◆ **Explore the material**
1: Reproduce everything in the passage about Sister Bridget and the Boston Home from "Sister said she" down to "on her lips.".
2: Continue the passage about Sister Bridget and the Boston Home from where it stops.

Fr. Chip asked who inspires her now. Sister Bridget said the Boston Home where she is spirituality coordinator. There are 96 residents, adults paralyzed with degenerative neurological disease, ages 20s, 30s, 40s, and 50s. Some have only very little mobility, in motorized chairs, moving only by sipping and blowing into a straw or with a single-finger of mobility. She’s learned to live in the moment and in the day. All we have is this day and this moment and our attitude is everything. She doesn’t find it depressing there because she’s always learning about courage and the power of the human spirit.

Sister said she remembers Karen, who has since died, who came to her every day for six years and always said the same thing. She was totally paralyzed, but she would always say with great difficulty, “God is so good.” She almost died with those words on her lips.

Scot said so many of us can talk an encyclopedia about God, but this one simple sentence sums up everything: “God is so good.” Sister said we have it all in our heads, but it has gotten to our heart. But Karen’s disease took all that from her head and all she had was in her heart.

One of the residents came to her and he had a terrible cold. He asked her to wipe his nose. When she finished, he said he was sorry to have to ask. She asked, “Would you have done it for me?” and he said, “In a heartbeat.” That’s the washing of the feet.

4th segment: Now as we do each week at this time, we will hear the Gospel reading for this coming Sunday’s Mass and then consider its meaning for us.

Collection entries:

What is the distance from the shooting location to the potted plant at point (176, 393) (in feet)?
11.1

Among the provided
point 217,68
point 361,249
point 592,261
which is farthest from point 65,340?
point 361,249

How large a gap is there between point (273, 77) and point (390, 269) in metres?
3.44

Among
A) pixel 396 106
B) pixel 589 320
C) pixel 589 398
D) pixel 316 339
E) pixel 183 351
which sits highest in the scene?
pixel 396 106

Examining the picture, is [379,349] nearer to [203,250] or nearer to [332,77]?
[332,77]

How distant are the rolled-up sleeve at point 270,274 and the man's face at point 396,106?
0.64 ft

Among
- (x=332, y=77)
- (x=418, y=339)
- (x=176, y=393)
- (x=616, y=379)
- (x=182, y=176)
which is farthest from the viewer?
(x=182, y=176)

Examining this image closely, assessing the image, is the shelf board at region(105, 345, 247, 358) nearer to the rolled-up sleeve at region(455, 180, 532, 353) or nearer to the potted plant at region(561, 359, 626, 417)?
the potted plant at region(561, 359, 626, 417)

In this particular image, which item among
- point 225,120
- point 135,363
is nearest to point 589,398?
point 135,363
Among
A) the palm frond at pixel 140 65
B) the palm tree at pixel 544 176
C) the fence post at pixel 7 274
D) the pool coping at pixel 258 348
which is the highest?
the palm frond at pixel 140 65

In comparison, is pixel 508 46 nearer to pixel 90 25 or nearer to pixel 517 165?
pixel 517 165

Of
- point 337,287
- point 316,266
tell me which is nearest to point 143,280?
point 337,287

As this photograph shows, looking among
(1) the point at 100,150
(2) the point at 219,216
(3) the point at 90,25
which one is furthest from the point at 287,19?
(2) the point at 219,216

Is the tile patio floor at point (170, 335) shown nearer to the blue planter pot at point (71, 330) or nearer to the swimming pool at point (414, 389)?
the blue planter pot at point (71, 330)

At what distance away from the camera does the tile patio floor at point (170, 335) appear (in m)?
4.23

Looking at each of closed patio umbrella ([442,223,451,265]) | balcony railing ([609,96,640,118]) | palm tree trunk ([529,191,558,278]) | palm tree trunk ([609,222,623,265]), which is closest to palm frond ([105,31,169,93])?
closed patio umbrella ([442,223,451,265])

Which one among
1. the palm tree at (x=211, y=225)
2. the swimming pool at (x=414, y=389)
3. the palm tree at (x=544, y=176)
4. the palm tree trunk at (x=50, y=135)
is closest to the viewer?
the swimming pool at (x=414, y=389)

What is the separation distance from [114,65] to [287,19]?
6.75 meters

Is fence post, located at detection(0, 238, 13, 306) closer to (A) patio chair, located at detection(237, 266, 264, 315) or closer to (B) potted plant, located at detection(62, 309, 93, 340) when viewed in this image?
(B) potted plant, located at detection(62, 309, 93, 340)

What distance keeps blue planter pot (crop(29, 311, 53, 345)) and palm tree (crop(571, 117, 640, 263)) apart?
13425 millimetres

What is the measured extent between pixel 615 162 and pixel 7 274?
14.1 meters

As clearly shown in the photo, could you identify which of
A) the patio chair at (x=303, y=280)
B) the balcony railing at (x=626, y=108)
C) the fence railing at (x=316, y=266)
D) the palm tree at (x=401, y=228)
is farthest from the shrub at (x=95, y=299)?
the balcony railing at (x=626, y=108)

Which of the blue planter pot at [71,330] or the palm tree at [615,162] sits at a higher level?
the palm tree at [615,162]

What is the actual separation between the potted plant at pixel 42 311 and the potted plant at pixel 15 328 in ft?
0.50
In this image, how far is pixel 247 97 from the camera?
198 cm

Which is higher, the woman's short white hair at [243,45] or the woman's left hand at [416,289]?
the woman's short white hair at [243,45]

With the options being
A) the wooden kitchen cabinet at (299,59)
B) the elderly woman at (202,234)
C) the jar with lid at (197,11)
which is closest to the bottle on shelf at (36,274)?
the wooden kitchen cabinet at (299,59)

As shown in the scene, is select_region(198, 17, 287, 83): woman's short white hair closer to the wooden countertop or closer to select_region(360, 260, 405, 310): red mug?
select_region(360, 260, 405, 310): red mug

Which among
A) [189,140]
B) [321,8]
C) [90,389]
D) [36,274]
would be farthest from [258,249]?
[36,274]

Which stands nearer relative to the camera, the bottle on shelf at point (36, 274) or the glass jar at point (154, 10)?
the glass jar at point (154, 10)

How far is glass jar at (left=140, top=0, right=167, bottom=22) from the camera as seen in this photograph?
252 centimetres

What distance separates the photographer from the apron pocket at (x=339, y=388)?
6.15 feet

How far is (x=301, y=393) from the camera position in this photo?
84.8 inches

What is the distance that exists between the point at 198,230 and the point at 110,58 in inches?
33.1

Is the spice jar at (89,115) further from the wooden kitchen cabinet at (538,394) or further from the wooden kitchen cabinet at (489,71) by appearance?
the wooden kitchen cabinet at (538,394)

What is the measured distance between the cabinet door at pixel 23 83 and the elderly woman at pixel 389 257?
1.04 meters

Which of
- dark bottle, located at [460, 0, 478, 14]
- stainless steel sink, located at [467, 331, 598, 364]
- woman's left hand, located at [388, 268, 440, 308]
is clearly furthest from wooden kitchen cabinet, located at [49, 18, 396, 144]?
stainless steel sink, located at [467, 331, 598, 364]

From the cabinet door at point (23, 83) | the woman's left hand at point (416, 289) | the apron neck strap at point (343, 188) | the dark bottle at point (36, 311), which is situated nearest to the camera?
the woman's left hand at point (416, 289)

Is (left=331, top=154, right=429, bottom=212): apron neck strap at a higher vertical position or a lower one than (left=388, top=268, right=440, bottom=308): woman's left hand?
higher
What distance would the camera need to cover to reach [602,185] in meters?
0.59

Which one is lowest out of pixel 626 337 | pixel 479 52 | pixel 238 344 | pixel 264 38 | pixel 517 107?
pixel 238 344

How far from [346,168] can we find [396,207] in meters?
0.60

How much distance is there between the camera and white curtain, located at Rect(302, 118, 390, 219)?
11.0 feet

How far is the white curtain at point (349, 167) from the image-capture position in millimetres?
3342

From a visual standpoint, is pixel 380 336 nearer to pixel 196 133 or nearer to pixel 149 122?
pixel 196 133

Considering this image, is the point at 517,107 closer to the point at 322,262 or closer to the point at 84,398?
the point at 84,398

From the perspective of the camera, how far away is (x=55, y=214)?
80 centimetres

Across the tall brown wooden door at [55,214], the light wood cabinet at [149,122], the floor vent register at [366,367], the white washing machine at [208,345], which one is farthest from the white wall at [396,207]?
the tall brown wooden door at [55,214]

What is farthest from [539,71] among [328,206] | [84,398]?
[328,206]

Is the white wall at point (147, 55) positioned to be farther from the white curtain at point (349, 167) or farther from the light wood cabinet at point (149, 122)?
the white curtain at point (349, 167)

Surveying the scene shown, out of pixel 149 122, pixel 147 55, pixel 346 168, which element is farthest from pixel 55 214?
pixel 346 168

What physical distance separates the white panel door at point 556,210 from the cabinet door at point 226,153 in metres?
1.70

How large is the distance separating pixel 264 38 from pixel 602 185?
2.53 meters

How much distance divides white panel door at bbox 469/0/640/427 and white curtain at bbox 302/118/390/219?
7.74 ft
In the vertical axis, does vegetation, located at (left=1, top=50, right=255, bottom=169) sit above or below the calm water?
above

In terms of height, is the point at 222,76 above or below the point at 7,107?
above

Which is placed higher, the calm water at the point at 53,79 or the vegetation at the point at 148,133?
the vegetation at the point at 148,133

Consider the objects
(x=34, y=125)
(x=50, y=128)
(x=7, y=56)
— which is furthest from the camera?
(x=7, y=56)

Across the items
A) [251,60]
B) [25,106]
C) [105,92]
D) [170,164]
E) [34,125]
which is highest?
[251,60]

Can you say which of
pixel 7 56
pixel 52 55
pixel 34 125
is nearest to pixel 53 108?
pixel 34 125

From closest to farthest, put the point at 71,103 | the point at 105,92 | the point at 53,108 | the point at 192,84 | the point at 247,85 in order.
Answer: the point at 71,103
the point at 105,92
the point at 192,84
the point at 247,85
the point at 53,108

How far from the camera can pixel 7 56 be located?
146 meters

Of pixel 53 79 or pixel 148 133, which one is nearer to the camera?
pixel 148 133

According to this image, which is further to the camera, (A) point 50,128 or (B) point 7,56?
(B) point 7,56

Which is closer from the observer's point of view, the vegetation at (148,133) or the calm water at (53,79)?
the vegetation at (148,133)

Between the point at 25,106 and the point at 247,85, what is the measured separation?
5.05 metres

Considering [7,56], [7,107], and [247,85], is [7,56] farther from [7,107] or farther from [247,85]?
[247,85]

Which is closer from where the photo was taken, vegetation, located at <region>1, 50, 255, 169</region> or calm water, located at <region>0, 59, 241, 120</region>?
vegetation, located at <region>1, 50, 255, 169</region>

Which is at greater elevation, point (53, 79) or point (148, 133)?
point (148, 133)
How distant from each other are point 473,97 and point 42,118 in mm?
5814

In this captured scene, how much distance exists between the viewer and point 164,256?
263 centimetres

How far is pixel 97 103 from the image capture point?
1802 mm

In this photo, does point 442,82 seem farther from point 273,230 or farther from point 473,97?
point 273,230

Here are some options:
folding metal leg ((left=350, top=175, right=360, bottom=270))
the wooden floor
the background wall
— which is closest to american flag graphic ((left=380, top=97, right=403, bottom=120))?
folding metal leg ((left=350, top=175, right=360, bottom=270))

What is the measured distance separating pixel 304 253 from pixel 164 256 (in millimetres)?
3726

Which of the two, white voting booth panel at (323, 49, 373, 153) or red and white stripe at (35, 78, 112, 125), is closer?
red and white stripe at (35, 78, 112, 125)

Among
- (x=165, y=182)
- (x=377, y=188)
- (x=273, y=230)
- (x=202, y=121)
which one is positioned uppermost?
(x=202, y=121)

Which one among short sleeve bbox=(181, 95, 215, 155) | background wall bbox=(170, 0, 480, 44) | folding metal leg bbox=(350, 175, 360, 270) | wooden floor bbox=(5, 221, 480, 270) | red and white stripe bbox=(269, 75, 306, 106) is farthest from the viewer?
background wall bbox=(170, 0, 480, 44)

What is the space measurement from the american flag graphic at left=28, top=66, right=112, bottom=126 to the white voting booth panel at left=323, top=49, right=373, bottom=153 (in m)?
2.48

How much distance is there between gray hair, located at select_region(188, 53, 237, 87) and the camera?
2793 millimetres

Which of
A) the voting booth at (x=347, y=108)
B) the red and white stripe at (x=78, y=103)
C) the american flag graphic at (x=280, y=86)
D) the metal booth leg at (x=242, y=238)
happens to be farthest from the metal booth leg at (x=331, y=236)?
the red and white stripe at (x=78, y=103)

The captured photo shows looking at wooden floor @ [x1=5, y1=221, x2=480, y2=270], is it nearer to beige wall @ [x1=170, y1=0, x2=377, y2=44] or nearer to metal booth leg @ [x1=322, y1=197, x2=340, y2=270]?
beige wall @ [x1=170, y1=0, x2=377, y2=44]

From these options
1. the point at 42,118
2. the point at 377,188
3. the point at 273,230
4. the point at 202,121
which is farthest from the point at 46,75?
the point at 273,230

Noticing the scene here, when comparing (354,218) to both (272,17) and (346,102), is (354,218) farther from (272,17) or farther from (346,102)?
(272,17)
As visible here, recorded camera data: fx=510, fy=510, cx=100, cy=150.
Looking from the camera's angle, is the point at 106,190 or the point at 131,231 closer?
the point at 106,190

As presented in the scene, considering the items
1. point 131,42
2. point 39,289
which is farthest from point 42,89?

◆ **Responses by task**
1:
Sister said she remembers Karen, who has since died, who came to her every day for six years and always said the same thing. She was totally paralyzed, but she would always say with great difficulty, “God is so good.” She almost died with those words on her lips.

2:
The Pharisees went off
and plotted how they might entrap Jesus in speech.
They sent their disciples to him, with the Herodians, saying,
“Teacher, we know that you are a truthful man
and that you teach the way of God in accordance with the truth.
And you are not concerned with anyone’s opinion,
for you do not regard a person’s status.
Tell us, then, what is your opinion:
Is it lawful to pay the census tax to Caesar or not?”
Knowing their malice, Jesus said,
“Why are you testing me, you hypocrites?
Show me the coin that pays the census tax.”
Then they handed him the Roman coin.
He said to them, “Whose image is this and whose inscription?”
They replied, “Caesar’s.”
At that he said to them,
“Then repay to Caesar what belongs to Caesar
and to God what belongs to God.”

Scot said this is one of the more memorable images of Jesus, evading the verbal traps set by the Pharisees. If Jesus had answered yes or no, he would have offended some group, but he transcended the situation.

Sister said people sometimes mix up the message, that if only we follow God we will be promised material abundance.

Scot said Jesus was very blunt and direct, calling the Pharisees hypocrites and calling out their real motives. Fr. Chip said the genius of Jesus is being able to turn a yes or no question back on them. We could preach this one Gospel passage our whole lives.

Scot said we have responsibilities to be a good neighbor and citizen, but we also have to be a good member of the Church. We need to do both, although our duty to God comes first. We need to understand what we need to return to God. If we’re a success, we need to remember that everything is a gift, a grace, and a blessing.

Sister said we don’t do good, but that God does good through us. To God be the glory. give to God what belongs to God and that is everything you do and desire. Give your heart to God first. Scot said it’s not a fundraising pitch; it’s not about money. Give your heart, mind, soul and life back to God. Sister said sometimes we have to ask ourselves, to reflect on what belongs to God in our own lives.

Scot noted that sometimes the word is render and now it is re-pay. Fr. Chip said we can’t really re-pay to Jesus what we owe him, so we try.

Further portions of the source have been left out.